TALLINN - “As I see it, collecting data for a CV (Curriculum Vitae) will become more automated in the future. Perhaps Google will take a leading role in this. Some companies already use Linkedin and Facebook to find candidates for vacant jobs.”
The person speaking is Heikko Gross, marketing director of CV Online, the Estonian company which since 1997 has been active in online recruitment. The first years saw a major expansion into many neighboring countries. Between 1998 and 1999, turnover multiplied 15 times.
CV Online offers jobseekers CV posting (for free), CV consultation and courses for successful job applications. A single consultation costs eight euros. If you wish to get a good understanding of how to write a good CV, what the main mistakes are and how an employer reads your CV, you may attend a course for 23 euros. “But it is a problem that many job seekers are not willing to pay the price for a course,” says Gross. “It is a question of whether you wish to spend your money buying a fish, or a fishing rod!” His personal experience says that those who are already working and are in a better financial position are generally more willing to spend money on job seeking advice.
The company attracts its main revenue from corporate customers, mainly job ads. However, their aim is to help employers with the entire recruitment process, from posting the best job ads, to selecting the right people.
Executive Director Paavo Heil at CV Keskus, the second largest online recruitment company in Estonia, established in the bubble year 2000 and neck-to-neck with CV Online, agrees that everything that can be automated and doesn’t need direct communication will move to the Internet. “This is more convenient for all parties and more efficient,” Heil told to The Baltic Times. He also believes that “human interaction in the recruitment process will remain always.”
A phrase too often heard by job-seekers is: “Hello. Thank you for your application. We have reviewed it with interest. At this time, however, we do not have any vacant position. We will keep your application on file should an opportunity in line with your experience and expectations become available. We thank you for your interest in our organization and offer our best wishes for your search.”
Some companies make a greater effort to attract and develop their employees. The Radisson Blu Hotel in Tallinn is one such company. The Rezidor Hotel Group motto is: “We hire for attitude, then train for skills.”
“IT systems are making recruitment processes more efficient, but they will never replace all HR management. This is my gut feeling,” says Alo Naelapea, a partner at Arista, an executive search company in Tallinn. “The recruitment process can be divided into two parts: research and assessment. The research part means creating a pool of relevant candidates. The assessment part implies assessment of candidates, and here there will always be a need for face-to-face communication.”

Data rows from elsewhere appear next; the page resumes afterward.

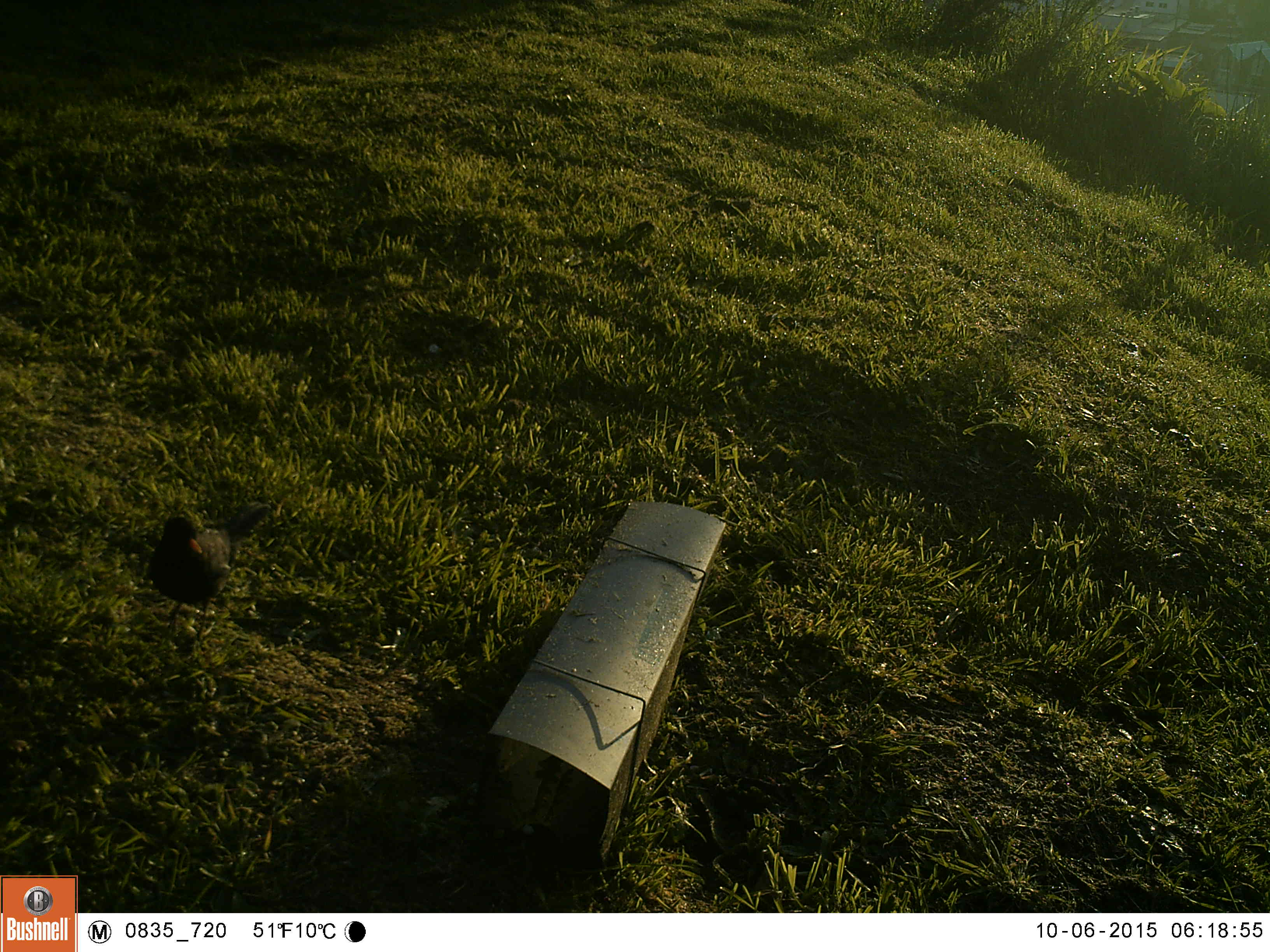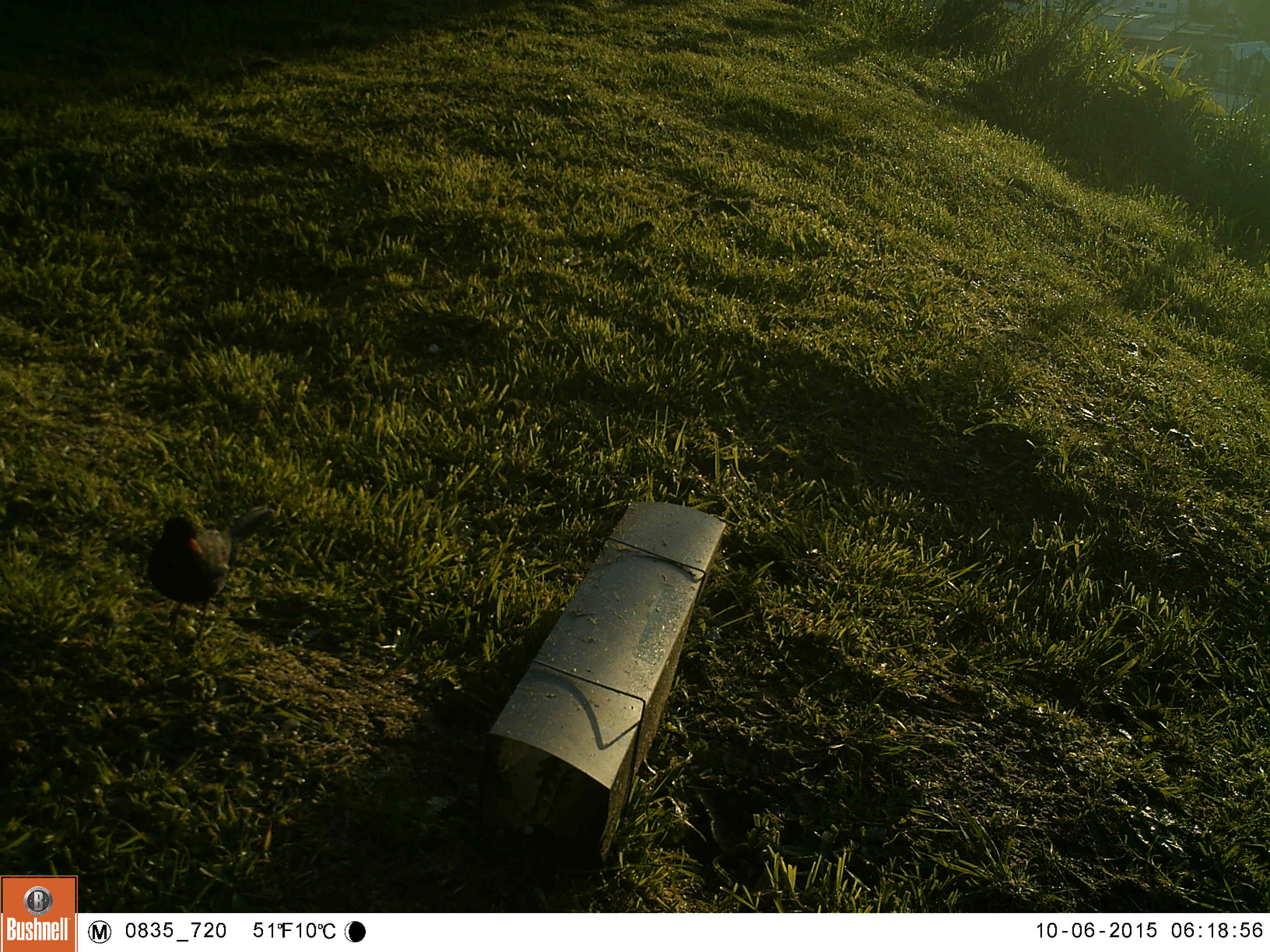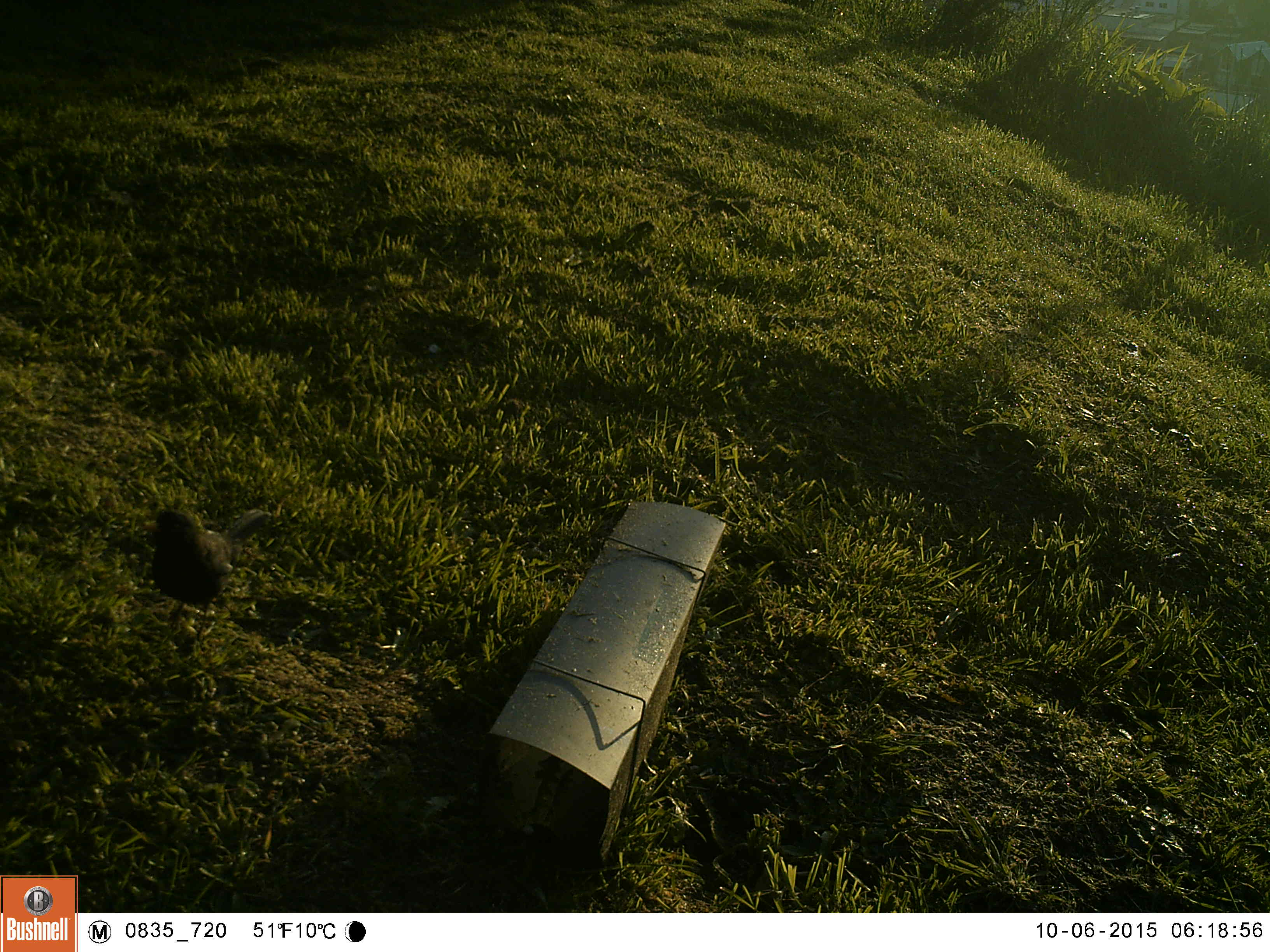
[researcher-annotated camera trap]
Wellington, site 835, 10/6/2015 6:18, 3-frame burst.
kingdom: Animalia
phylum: Chordata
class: Aves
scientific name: Aves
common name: bird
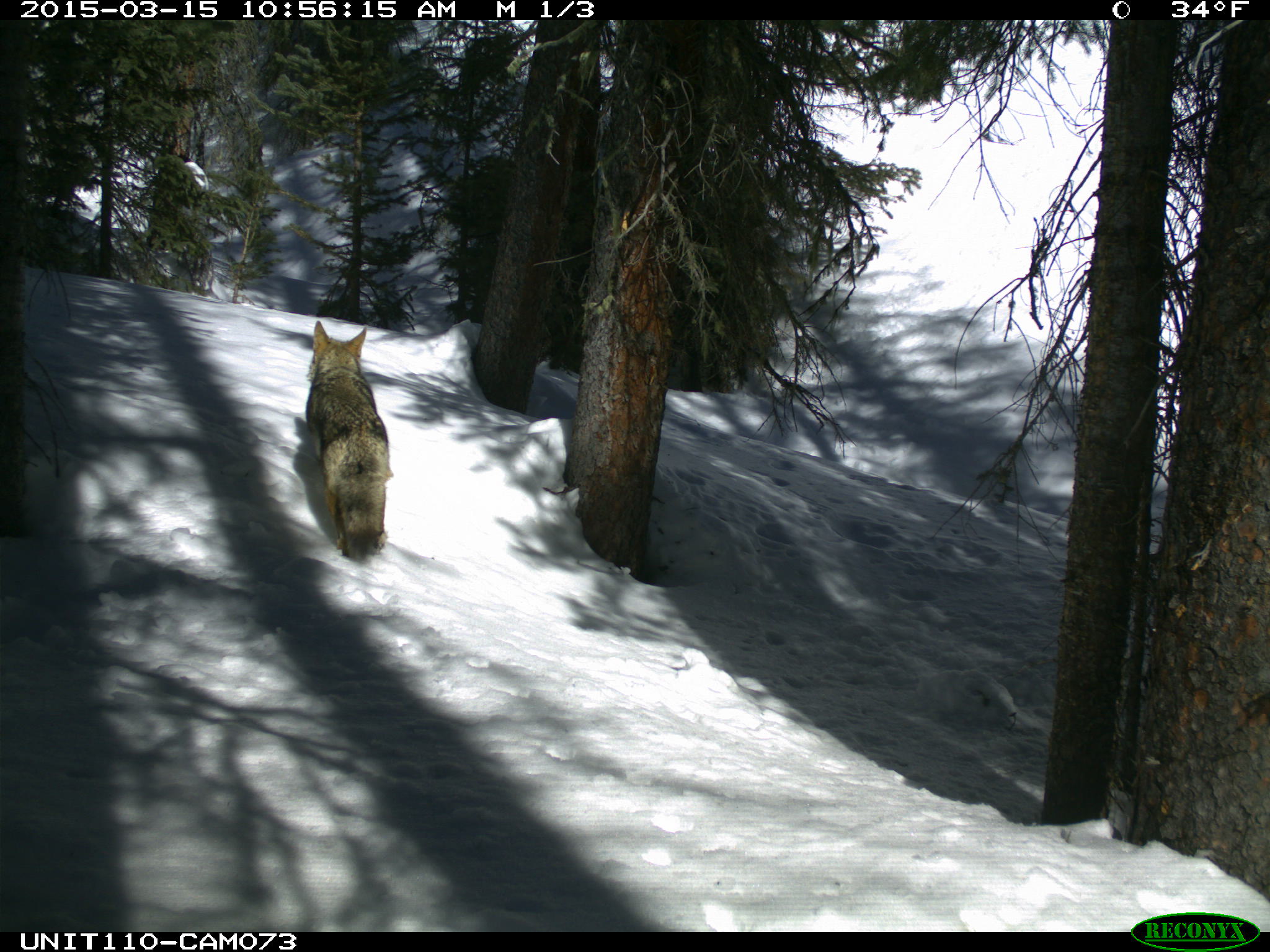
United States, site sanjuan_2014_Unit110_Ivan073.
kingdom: Animalia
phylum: Chordata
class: Mammalia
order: Carnivora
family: Canidae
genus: Canis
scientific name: Canis latrans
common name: coyote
Canis latrans (coyote).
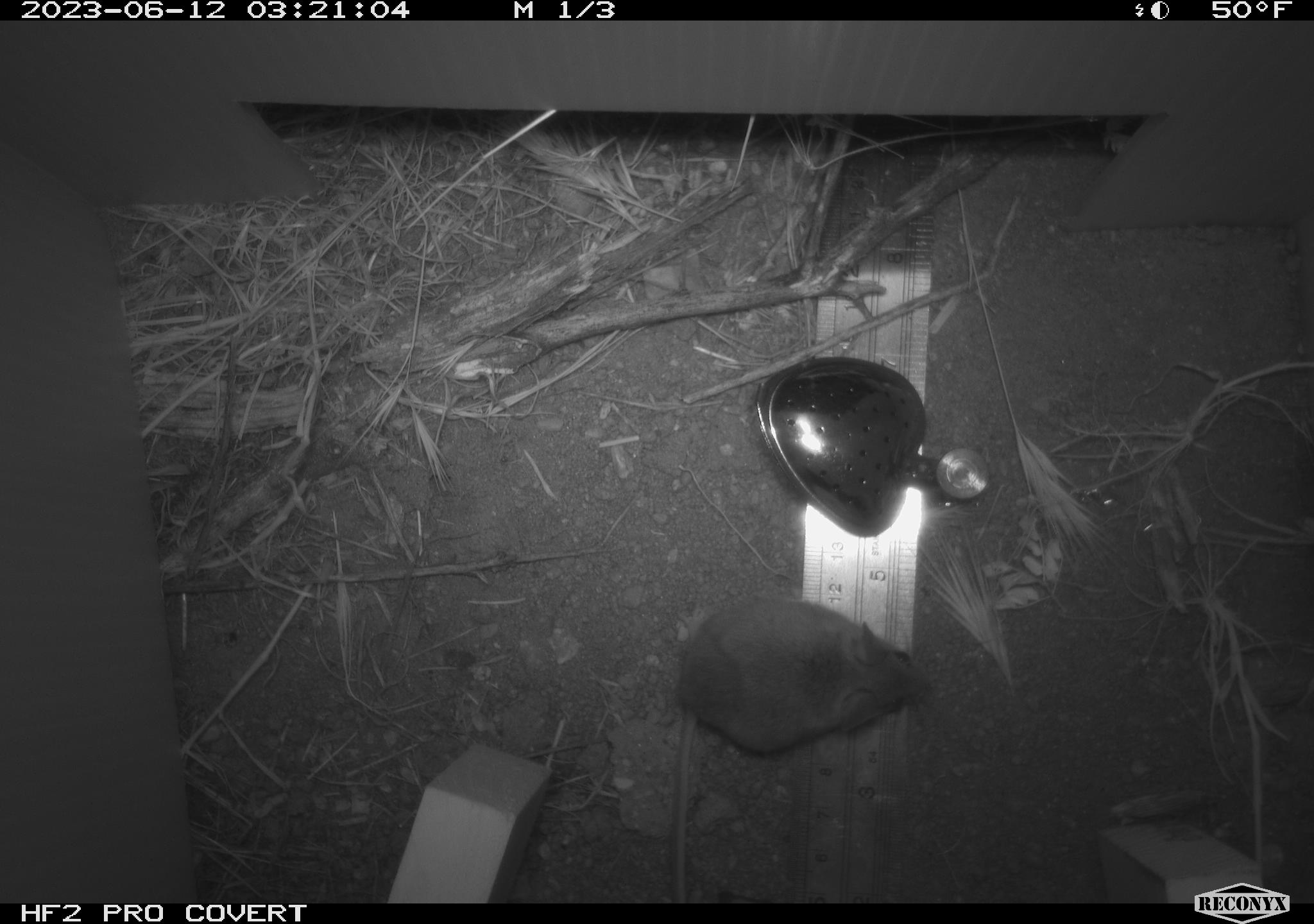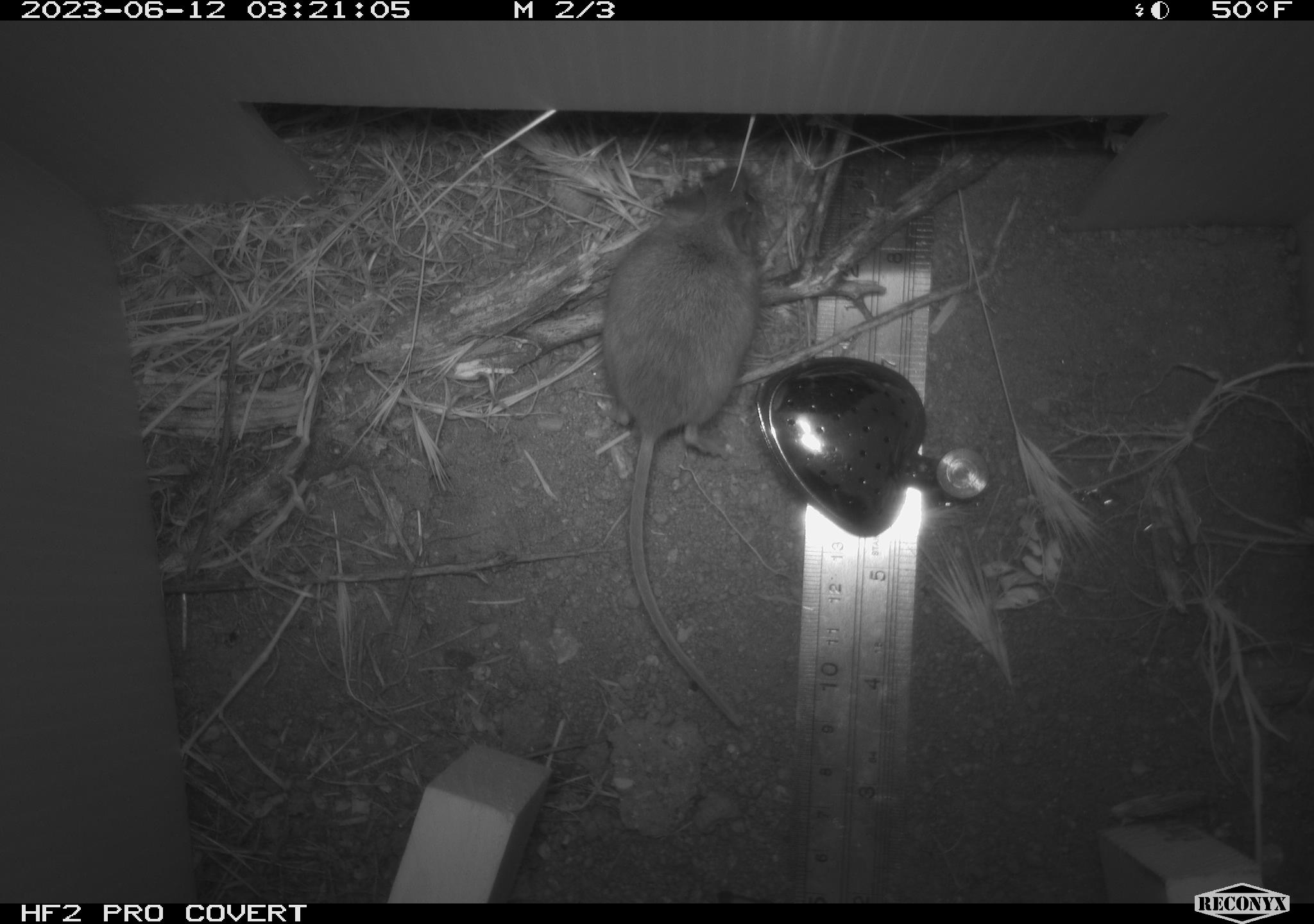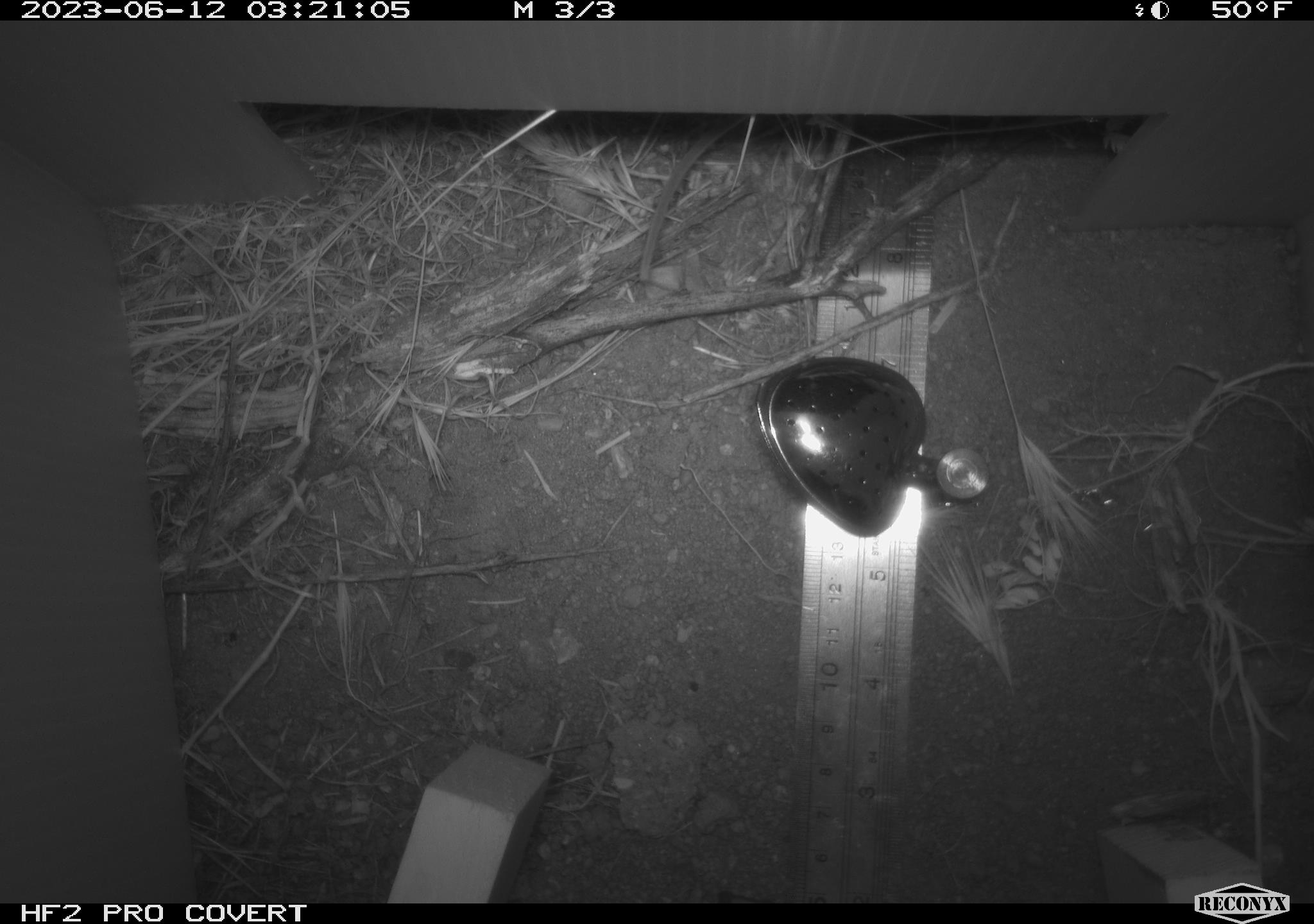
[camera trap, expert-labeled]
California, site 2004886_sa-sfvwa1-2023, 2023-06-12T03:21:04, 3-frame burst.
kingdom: Animalia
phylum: Chordata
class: Mammalia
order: Rodentia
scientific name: Rodentia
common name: mouse species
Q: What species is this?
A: Mouse species (Rodentia).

Arista Human Resource Solutions has offices in many European countries. The Tallinn office employs 5 people and has a contract with 2 freelancers. Since its incorporation in 2005 the company’s core business has been executive search, that is: executive managers and top specialists. “For example,” says Naelapea, “a company wishes to hire a sales manager. Together we decide on a search approach, whether it should be a public search, a non-public search or a combination. The aim is to attract potentially suitable candidates – a candidate pool. Then follows the assessment process. For higher positions Arista implements the Hogan method and conducts personality and ability tests,” says Naelapea.
The Hogan method was developed by an American couple, Drs. Robert and Joyce Hogan, who since the 1980s have strived to provide personality assessment systems. Their method comprises several tests aimed at revealing both the bright and dark sides of human personality. Employee performance, risk factors, core values and strategic and tactical reasoning are evaluated in four separate tests. Over a million applicants have completed the Hogan Personality Inventory and half of the Fortune 500 companies have used their assessment services.
“To be seen as an attractive employer has become very crucial in many areas,” says Naelapea. “Our work is closely connected with company branding and involves many sales aspects,” says Naelapea.
Lack of engineers
“Today there is a lack of highly qualified people in Estonia,” says Naelapea. “Estonia has always had a lack of engineers. This comes from the fact that our economy is still young and various business sectors are developing very quickly. Due to rapid changes in the industry and natural time-lapses in the education system, [that is, the time it takes for a person to start his/her education until he/she graduates] vocational schools and universities are unable to keep up with the changes. The IT sector is the best example,” says Naelapea.
Looking for solutions
“Our companies in general are saying: It would be good if our young people would choose more math and science-related faculties. In the energy-production industry in particular, they are complaining about a lack of highly qualified people,” says Naelapea.
The unemployment rate for Estonia, according to Statistics Estonia, was 12.5 percent in 2011. 609,100 people were employed full-time or part-time. It will take some time to close this gap; in the meantime, employment agencies will have to keep working with the stock of skills that walk through the door, while schools gear up to prepare young students for the future.